Voluntary Separation Scheme: No silver bullet, as unions war with KESC over golden handshake

After 3,000 out of 4,500 workers accept package, the remaining continue protest.


Shaheryar Mirza February 03, 2012

KARACHI:


In a sensational move to draw attention to their cause, two Karachi Electric Supply Company (KESC) union members set themselves on fire in front of the company’s Gizri head office on Friday.


Khalid and Shafi, two workers who haven’t accepted the Voluntary Separation Scheme (VSS) or golden handshake, put forward by the KESC management, were injured but are out of danger. Shafi doused himself with petrol and even drank some. He has been admitted to Jinnah hospital and Khalid has been patched up and discharged from care.

Their protest is a continuation of the tussle between the management and the unions that has been simmering since January last year. It was precipitated by the sacking of over approximately 4,500 non-core KESC staff. For its part, the company said that it had the right to tighten its belt in order to improve operations. Over 3,000 of the 4,500 workers have opted to take the VSS.

This meant that Friday’s protest was bound to be a small affair, as only a few hundred sacked workers continue to oppose the options KESC gave them. Only about a hundred people turned up.

“There is a small vociferous minority which is agitating the issue and it is clear that over 3,000 of them think our VSS makes financial sense, otherwise they would not have taken it,” says KESC spokesman Aminur Rahman. “Maybe they are protesting because they fear the loss of the grip of the union.”
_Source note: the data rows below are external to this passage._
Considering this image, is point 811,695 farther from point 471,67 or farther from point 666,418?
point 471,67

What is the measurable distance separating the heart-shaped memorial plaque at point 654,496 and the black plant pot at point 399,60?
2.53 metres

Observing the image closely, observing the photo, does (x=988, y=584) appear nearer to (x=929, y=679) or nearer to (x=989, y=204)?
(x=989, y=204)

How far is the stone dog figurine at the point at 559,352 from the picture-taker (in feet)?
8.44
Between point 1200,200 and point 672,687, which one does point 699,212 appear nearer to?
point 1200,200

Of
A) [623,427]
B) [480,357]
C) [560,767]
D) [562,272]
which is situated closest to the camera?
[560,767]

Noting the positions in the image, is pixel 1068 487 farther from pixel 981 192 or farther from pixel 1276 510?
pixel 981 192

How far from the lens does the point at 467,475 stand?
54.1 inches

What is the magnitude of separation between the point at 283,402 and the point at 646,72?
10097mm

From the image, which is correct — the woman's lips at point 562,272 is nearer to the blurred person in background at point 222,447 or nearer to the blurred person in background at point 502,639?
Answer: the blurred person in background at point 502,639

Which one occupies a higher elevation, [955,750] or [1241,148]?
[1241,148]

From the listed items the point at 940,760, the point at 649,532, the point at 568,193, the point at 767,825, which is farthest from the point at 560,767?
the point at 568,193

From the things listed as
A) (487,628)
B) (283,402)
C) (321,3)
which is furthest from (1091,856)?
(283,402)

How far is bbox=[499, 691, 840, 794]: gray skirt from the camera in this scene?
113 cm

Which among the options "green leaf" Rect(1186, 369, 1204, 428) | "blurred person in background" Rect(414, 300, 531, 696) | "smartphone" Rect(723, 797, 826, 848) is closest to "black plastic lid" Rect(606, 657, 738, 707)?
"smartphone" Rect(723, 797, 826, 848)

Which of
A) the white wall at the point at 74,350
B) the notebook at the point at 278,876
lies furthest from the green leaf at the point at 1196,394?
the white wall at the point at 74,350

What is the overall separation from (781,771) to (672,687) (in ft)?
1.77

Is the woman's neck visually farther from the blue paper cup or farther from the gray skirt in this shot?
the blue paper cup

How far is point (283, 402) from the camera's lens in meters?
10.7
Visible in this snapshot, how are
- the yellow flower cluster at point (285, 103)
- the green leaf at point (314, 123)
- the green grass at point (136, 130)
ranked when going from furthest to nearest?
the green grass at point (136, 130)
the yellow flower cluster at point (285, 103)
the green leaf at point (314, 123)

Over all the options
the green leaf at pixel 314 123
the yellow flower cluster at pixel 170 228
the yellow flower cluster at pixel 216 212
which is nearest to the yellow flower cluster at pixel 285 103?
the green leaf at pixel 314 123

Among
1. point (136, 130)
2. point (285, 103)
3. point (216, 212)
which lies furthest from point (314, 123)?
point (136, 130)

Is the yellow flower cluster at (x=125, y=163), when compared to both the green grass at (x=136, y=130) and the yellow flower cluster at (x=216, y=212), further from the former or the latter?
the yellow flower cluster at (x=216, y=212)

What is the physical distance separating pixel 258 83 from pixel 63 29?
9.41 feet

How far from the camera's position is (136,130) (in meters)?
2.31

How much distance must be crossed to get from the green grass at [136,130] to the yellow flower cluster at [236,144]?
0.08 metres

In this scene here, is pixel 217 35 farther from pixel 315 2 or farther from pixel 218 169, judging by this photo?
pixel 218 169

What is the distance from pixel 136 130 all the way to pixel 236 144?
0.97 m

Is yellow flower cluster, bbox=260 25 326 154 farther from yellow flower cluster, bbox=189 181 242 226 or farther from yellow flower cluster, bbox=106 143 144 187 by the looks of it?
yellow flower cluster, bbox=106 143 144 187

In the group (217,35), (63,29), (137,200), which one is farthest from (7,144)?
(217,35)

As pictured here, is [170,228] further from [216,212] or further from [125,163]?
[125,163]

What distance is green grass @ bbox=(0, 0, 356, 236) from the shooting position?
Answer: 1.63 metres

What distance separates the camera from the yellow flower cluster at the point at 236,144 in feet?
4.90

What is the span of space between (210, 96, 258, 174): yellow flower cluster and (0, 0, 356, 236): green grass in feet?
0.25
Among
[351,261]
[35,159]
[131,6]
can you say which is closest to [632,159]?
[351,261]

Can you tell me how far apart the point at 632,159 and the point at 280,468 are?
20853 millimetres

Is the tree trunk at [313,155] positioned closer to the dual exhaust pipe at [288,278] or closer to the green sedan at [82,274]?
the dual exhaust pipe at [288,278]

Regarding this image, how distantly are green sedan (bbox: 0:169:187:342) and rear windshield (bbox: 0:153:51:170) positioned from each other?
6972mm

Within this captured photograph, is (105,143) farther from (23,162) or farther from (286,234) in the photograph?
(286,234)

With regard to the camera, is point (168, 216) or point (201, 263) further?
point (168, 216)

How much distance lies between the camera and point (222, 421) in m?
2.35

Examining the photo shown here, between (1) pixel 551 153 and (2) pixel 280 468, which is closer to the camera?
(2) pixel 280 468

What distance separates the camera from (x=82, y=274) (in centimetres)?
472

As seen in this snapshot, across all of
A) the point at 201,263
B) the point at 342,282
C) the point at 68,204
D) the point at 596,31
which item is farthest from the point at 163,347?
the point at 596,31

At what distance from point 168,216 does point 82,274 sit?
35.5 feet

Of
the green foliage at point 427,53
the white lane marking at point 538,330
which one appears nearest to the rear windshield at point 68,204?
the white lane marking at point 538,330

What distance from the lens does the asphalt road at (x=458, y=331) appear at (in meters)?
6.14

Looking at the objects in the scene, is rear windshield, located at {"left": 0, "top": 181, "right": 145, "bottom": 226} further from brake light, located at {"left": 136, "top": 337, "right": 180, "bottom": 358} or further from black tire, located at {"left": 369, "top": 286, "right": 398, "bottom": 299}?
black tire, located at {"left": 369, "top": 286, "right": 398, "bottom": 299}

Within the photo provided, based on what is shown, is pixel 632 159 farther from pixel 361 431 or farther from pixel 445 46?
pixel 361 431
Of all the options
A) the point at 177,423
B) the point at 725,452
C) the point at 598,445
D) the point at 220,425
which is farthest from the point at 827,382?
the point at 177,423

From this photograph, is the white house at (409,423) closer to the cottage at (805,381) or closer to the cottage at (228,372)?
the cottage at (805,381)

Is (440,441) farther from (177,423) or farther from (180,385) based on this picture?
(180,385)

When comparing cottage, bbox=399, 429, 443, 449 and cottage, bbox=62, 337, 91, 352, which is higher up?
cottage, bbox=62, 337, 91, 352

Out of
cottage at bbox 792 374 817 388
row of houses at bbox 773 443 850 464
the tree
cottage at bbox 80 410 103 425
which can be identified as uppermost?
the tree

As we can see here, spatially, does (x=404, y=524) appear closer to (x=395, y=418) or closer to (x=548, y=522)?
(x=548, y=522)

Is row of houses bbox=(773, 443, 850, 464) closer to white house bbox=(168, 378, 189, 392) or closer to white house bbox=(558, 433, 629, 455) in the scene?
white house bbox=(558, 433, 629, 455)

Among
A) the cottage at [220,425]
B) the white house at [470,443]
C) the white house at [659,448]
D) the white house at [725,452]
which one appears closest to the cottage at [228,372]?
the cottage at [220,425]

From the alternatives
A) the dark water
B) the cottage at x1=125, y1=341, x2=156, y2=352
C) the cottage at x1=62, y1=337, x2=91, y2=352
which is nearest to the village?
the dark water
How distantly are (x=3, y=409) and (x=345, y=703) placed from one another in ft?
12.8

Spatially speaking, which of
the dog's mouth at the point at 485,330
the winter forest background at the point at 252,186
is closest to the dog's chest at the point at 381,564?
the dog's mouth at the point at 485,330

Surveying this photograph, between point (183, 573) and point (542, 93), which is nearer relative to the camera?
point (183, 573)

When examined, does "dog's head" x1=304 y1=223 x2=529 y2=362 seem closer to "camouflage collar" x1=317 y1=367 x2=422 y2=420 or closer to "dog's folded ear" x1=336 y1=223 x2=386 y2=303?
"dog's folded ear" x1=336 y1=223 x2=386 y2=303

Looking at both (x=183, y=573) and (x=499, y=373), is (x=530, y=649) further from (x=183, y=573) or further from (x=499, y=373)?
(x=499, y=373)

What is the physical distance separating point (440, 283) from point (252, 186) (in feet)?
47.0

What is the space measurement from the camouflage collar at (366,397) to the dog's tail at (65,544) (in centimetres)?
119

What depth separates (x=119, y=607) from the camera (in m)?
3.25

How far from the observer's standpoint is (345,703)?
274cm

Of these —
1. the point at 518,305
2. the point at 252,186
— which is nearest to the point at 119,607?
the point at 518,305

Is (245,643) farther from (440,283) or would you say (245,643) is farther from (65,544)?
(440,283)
The unions have a different story to tell. “No one has taken the VSS happily,” says Lateef Mughal of the Peoples Workers Union, one of several operating at KESC. According to him, the management gives a worker a termination letter and then calls them up later, saying that if they accept the VSS they will take back the letter. For many workers, it made more sense to take the money. Mughal said that the issue has not been presented correctly to the public or to the workers. He argued that if you do the math, the worker is actually losing out in the VSS scheme.

According to KESC, about Rs6 billion was allotted in total for the VSS scheme for 4,500 employees. This comes to about Rs1.3 million per employee on average. What a worker receives depends, however, on how long they worked at KESC and at what post. But the VSS payouts ranged from a minimum of Rs750,000 and a maximum of Rs5.5 million per worker.

Union workers argue that the benefits they would have received after retirement come out to be more than what the scheme offers. “We get our provident fund and then a bit on top of that. We don’t get the medical we would be entitled to after service,” explains Mughal. “We don’t get the employee quota, we don’t get the shares or the free electricity. All these things equal a lot more than what we are being offered.”

Employees were eligible to receive free medical care for ten years after they retired and for five years for their family. But with privatization these benefits were removed from company policy. “We don’t have these dynastic policies anymore that are typical to government institutions,” explains Rahman. “Anybody who has been hired post-privatization does not get these kinds of benefits either. No one gets free equity.”

Disgruntled KESC workers feel that they deserve the benefits that were offered to them when they were hired if it was before privatization. But KESC no longer believes these benefits are in the interest of any private company. With only 1,000 employees rejecting the VSS, the stalemate will continue only as long as the vocal minority can afford to stand on its principles.

Published in The Express Tribune, February 4th, 2012.